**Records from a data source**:
• • • •
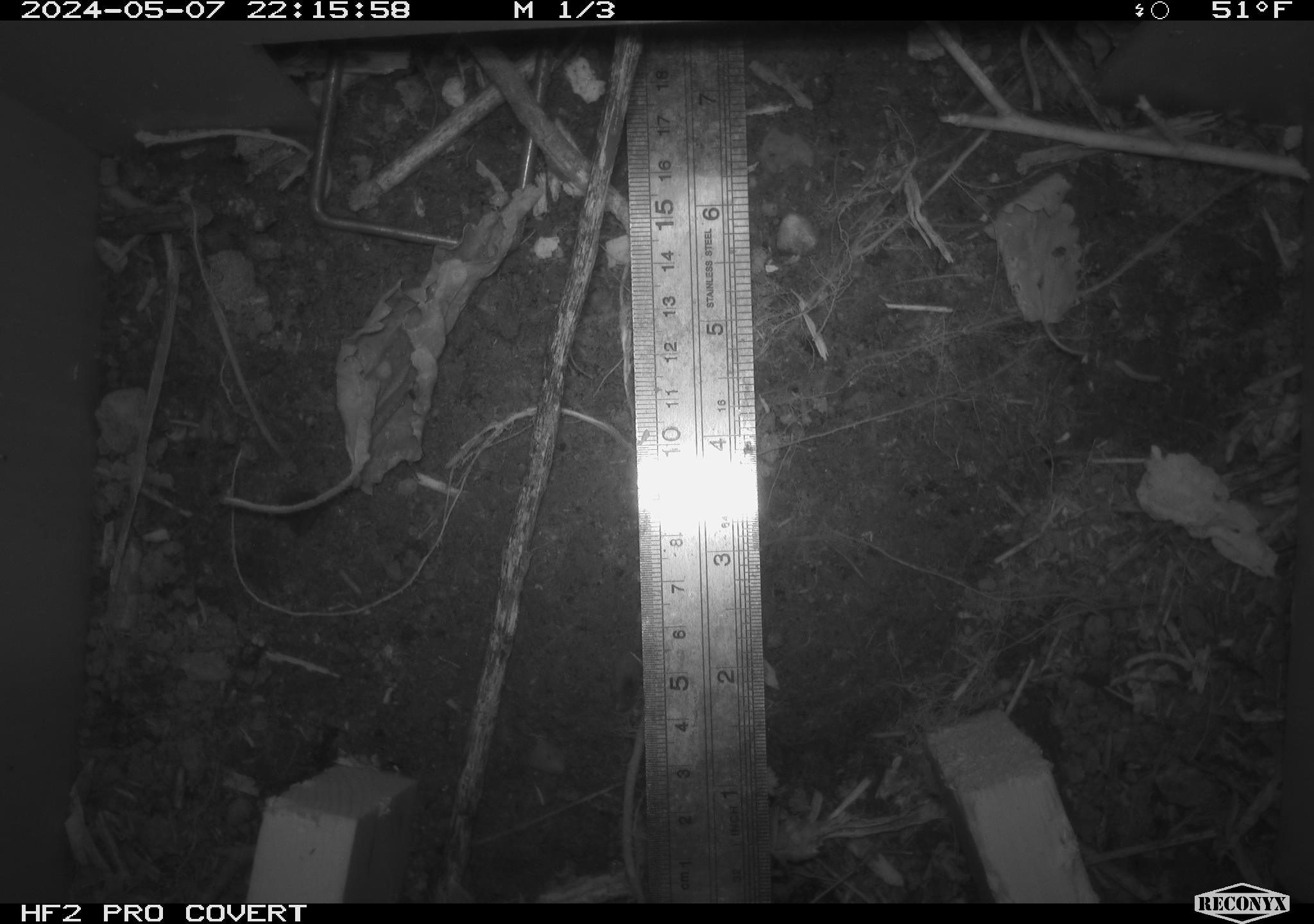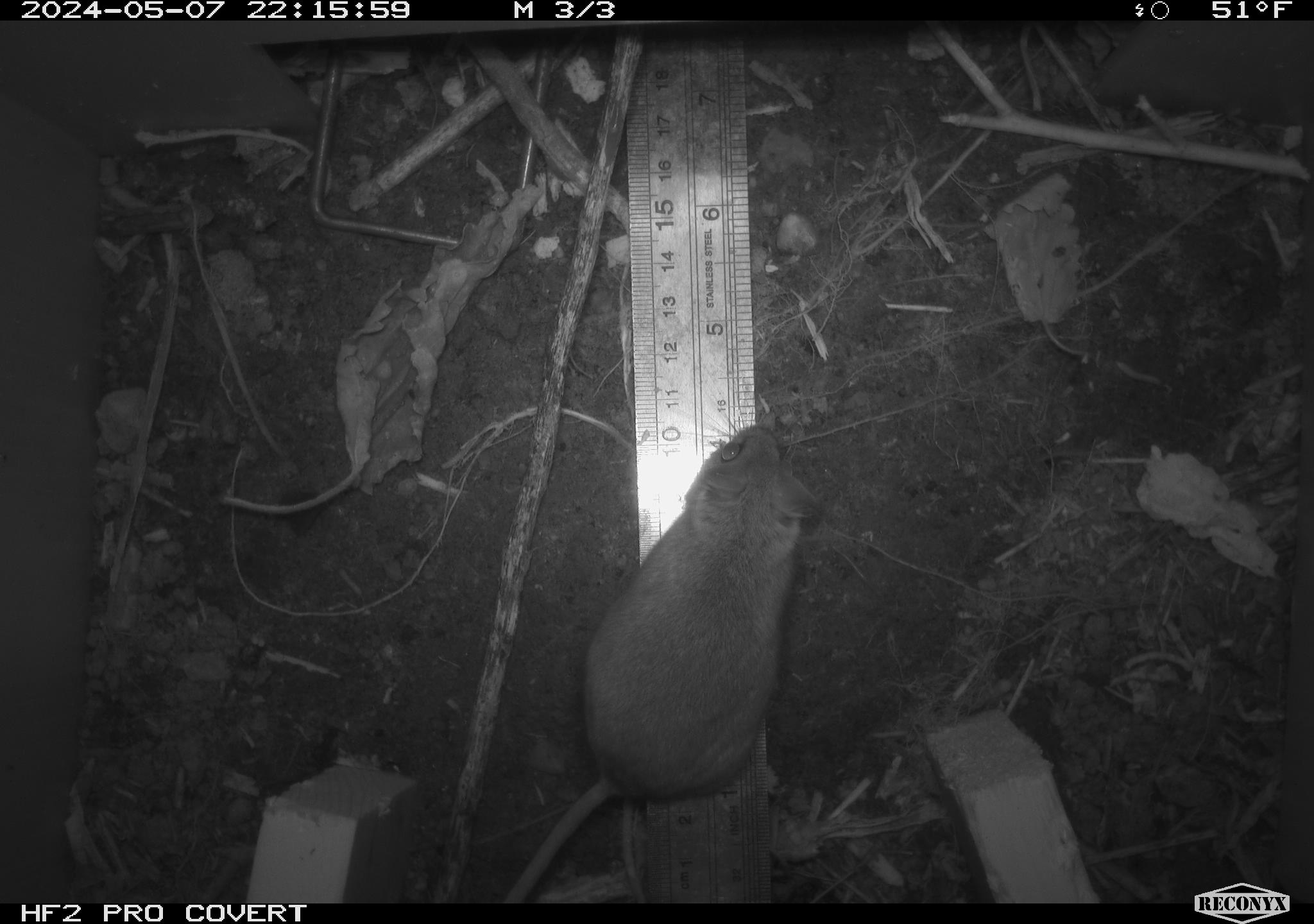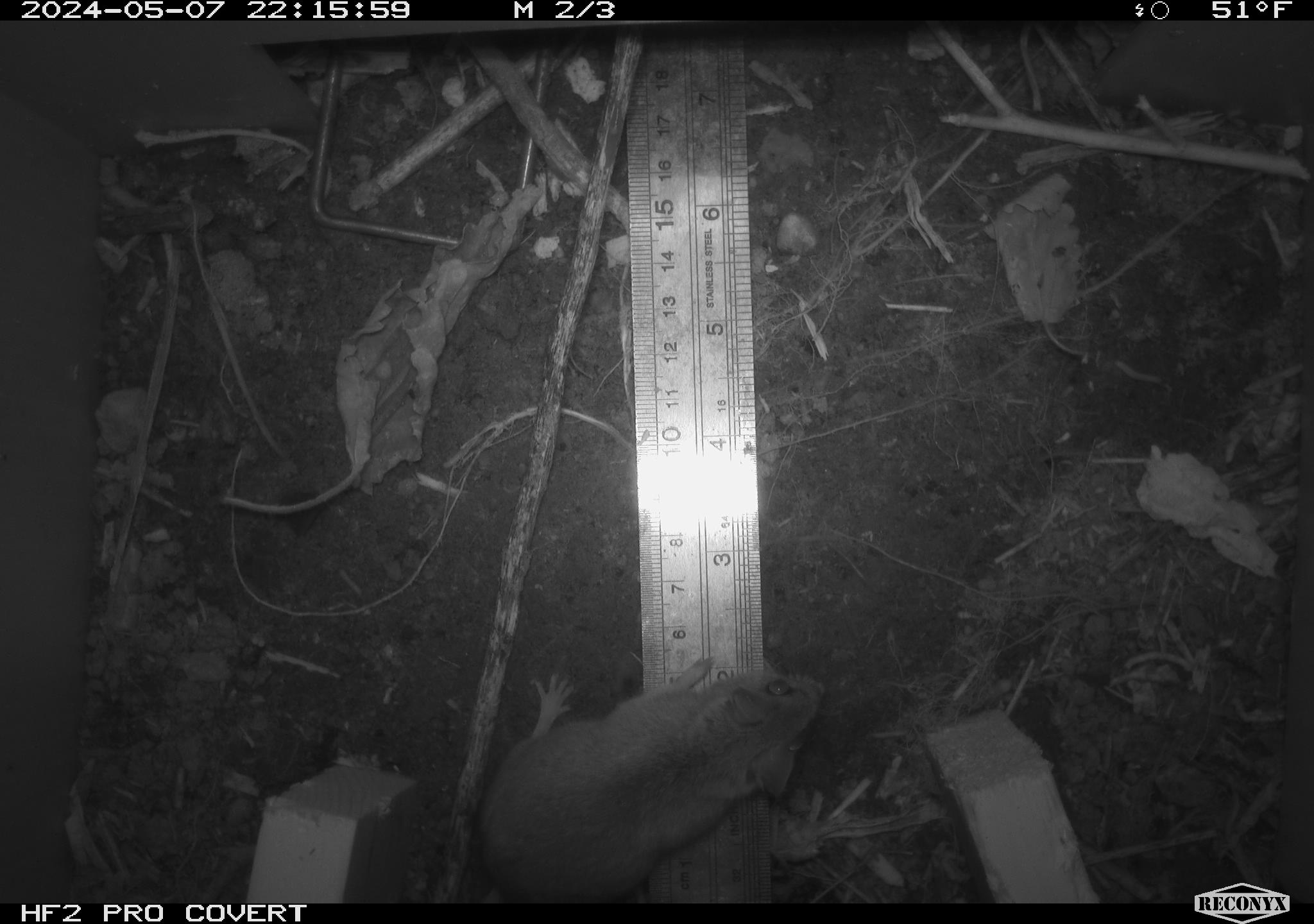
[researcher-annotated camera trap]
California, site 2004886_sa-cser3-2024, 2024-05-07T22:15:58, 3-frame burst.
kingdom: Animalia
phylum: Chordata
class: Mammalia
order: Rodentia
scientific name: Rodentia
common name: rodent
• • • •
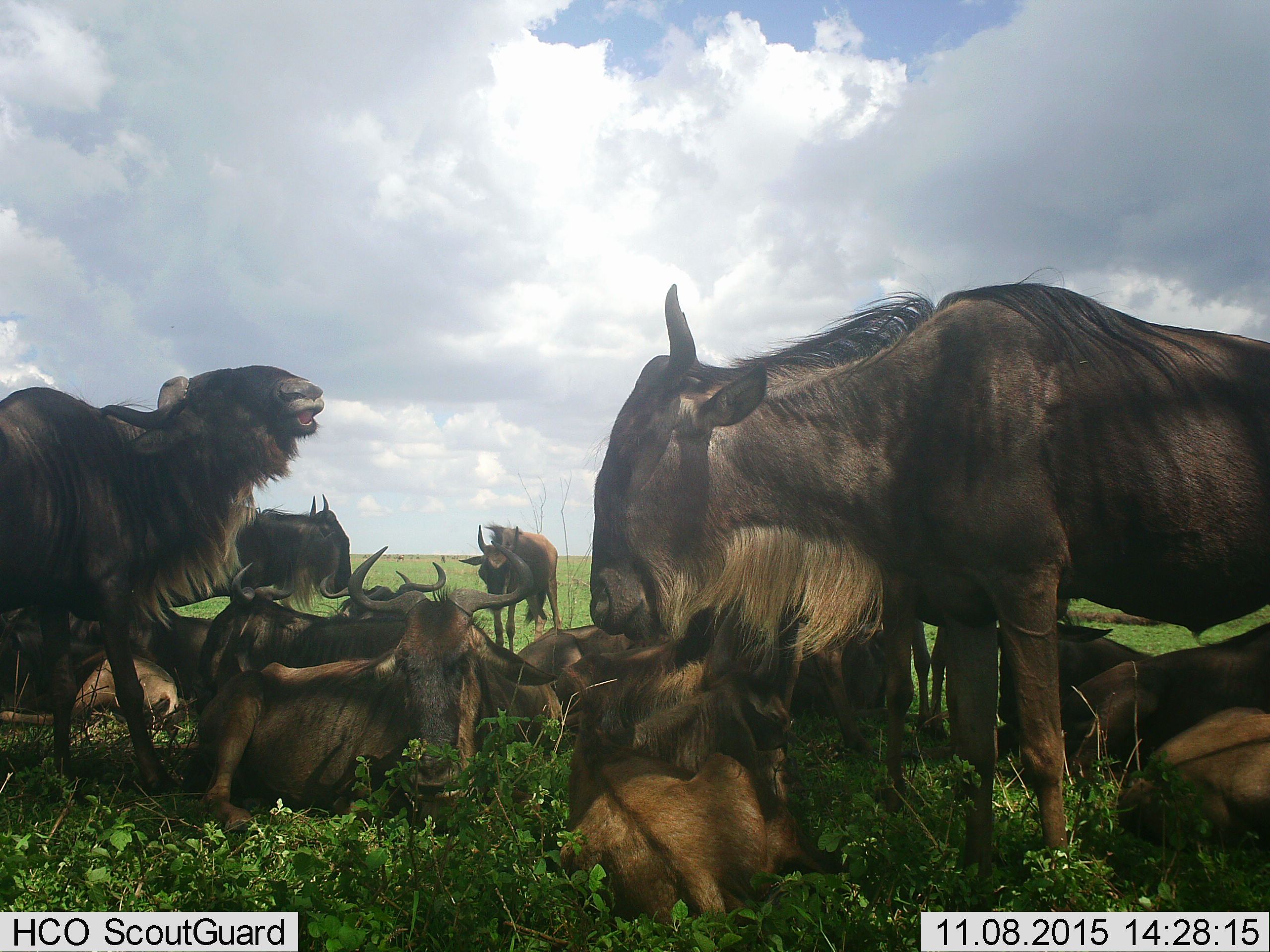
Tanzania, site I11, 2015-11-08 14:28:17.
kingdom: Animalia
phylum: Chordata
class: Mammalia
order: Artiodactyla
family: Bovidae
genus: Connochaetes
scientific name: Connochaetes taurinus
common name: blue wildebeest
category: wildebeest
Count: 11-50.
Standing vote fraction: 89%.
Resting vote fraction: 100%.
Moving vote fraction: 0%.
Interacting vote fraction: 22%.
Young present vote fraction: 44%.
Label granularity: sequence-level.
• • • •
**Requirement**: Begin at the line above that has "[researcher-annotated camera trap]" and stop after the line that has "common name: rodent", copying each line exactly and adding nothing else.

**Answer to the problem**:
[researcher-annotated camera trap]
California, site 2004886_sa-cser3-2024, 2024-05-07T22:15:58, 3-frame burst.
kingdom: Animalia
phylum: Chordata
class: Mammalia
order: Rodentia
scientific name: Rodentia
common name: rodent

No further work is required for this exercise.